This will result in an API payload like

{
  "messages": [
    {
      "role": "system",
      "content": "Act as if you are a powerful medival king."
    },
    {
      "role": "user",
      "content": "What will you eat today?"
    }
  ],
  "model": "gpt-3.5-turbo",
  "stream": true,
  "max_tokens": 250,
  "temperature": 1.2
}

For some prompt ideas see for example Awesome ChatGPT Prompts.

When generating images using the :image flag, images will appear underneath the ai block inline. Images will be stored (together with their prompt) inside org-ai-image-directory which defaults to ~/org/org-ai-images/.

Image variation

You can also use an existing image as input to generate more similar looking images. The org-ai-image-variation command will prompt for a file path to an image, a size and a count and will then generate as many images and insert links to them inside the current org-mode buffer. Images will be stored inside org-ai-image-directory.
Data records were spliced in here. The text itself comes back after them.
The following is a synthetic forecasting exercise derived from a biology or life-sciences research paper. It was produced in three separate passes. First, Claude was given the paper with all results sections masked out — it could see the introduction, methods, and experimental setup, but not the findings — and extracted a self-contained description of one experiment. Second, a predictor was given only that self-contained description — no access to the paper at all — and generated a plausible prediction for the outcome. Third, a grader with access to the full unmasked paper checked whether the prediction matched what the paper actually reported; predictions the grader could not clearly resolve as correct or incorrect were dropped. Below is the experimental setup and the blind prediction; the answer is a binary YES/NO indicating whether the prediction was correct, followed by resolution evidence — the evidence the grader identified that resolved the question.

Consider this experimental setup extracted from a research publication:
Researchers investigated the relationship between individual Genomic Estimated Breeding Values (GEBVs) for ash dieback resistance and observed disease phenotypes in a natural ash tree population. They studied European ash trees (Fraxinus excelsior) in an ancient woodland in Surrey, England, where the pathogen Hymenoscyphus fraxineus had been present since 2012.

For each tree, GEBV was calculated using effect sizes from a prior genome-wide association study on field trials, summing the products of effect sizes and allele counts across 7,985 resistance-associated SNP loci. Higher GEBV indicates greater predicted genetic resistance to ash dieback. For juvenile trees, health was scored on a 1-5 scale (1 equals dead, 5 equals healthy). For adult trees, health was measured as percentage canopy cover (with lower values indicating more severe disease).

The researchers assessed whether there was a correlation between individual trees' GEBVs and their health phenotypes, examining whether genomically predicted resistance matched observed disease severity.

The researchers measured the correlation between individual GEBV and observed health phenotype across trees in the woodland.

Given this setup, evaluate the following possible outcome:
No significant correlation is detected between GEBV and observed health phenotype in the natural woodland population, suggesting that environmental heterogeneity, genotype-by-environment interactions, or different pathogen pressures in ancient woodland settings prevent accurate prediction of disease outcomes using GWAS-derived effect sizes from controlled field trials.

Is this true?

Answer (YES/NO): YES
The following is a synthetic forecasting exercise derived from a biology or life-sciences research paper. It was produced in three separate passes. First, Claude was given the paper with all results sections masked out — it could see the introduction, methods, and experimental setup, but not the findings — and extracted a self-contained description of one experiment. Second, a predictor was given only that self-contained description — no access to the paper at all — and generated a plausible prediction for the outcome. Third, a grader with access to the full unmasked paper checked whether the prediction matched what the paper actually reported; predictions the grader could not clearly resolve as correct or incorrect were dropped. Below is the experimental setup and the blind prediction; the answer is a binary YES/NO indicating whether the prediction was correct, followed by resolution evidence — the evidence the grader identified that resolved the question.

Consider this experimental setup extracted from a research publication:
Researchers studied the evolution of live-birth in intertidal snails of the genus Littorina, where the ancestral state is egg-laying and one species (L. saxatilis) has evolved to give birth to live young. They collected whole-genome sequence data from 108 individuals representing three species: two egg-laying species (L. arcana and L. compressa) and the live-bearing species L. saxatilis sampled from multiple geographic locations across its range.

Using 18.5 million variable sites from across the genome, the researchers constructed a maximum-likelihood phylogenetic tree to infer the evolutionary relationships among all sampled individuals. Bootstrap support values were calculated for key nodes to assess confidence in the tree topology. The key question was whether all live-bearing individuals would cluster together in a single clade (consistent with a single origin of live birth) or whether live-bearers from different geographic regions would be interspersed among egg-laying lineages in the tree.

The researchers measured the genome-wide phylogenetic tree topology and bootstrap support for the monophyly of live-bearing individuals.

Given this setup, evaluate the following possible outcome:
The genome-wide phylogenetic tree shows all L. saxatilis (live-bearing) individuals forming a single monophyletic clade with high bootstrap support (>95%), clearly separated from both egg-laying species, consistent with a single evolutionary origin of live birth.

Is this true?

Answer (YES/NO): NO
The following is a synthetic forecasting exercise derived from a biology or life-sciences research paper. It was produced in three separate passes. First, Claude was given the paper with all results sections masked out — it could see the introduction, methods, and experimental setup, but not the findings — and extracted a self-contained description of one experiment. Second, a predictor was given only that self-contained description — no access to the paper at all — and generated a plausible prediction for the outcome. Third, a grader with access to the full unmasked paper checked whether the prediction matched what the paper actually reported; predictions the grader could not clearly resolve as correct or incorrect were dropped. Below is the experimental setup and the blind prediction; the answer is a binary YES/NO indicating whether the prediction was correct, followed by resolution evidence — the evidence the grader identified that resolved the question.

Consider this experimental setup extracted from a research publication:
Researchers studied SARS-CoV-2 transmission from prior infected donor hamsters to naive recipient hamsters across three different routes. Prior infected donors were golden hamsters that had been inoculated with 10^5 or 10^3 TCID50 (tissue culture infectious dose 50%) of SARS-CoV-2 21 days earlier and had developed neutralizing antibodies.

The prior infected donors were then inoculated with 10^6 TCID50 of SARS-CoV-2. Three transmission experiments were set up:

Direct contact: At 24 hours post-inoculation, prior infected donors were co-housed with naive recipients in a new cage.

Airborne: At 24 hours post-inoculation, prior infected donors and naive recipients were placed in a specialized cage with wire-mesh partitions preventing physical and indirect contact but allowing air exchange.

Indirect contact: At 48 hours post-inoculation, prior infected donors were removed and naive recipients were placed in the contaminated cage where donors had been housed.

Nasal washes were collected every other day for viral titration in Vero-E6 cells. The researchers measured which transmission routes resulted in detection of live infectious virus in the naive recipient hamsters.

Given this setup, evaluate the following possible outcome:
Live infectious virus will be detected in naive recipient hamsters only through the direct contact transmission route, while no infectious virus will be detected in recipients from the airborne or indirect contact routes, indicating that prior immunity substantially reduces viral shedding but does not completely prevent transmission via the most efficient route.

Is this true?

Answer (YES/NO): YES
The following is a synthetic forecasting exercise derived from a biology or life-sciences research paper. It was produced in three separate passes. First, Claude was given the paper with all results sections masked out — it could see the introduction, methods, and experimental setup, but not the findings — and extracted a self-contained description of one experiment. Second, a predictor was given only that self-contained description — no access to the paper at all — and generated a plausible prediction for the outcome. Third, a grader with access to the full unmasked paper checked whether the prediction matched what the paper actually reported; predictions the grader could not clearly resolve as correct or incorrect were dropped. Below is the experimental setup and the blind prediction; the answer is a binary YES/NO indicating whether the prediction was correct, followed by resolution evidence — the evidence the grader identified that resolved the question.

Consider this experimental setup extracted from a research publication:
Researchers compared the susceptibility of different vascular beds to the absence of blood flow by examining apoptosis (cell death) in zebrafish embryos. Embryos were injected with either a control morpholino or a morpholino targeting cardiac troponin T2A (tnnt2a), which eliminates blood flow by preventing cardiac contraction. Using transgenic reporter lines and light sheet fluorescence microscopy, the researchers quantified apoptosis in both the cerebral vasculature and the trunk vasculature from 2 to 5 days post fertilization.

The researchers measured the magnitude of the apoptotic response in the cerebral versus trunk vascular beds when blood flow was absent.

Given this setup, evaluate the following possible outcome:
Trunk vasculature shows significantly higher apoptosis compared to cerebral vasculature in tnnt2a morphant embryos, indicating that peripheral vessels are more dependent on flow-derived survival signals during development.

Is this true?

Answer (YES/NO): NO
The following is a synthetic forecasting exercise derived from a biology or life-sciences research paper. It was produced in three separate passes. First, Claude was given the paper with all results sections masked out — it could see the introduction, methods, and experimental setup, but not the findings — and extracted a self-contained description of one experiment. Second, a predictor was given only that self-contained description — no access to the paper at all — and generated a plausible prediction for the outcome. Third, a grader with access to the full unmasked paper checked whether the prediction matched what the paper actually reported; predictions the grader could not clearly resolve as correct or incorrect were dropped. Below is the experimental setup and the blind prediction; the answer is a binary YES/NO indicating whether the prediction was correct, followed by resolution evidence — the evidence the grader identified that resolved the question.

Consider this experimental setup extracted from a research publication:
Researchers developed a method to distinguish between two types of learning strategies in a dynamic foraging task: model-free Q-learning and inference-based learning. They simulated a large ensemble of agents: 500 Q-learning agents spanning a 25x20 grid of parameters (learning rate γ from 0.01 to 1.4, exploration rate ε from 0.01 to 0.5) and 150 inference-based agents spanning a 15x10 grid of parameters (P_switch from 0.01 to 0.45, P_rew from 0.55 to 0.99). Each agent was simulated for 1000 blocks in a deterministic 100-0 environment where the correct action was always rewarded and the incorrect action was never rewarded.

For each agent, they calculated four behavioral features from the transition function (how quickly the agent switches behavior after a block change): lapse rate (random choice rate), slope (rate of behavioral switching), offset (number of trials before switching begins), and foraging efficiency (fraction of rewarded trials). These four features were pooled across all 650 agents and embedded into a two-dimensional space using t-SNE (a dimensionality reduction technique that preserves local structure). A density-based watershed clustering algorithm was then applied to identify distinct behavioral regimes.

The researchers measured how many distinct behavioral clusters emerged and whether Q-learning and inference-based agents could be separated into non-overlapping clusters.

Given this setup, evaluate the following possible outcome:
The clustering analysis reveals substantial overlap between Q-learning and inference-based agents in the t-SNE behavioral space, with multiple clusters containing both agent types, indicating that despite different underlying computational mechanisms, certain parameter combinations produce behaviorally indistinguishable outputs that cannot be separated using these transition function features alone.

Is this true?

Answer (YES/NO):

See the demo below.

For more information see the OpenAI documentation. The input image needs to be square and its size needs to be less than 4MB. And you currently need curl available as a command line tool1.

Demos

ChatGPT in org-mode

#+begin_ai
Is Emacs the greatest editor?
#+end_ai

chat-gpt in org-mode

You can continue to type and press C-c C-c to create a conversation. C-g will interrupt a running request.

DALL-E in org-mode

#+begin_ai :image :size 256x256
Hyper realistic sci-fi rendering of super complicated technical machine.
#+end_ai

dall-e in org-mode

Image variations

dall-e image generation in org-mode

Options

The #+begin_ai...#+end_ai block can take the following options.

For ChatGPT

By default, the content of ai blocks are interpreted as messages for ChatGPT. Text following [ME]: is associated with the user, text following [AI]: is associated as the model's response. Optionally you can start the block with a [SYS]: <behahvior> input to prime the model (see org-ai-default-chat-system-prompt below).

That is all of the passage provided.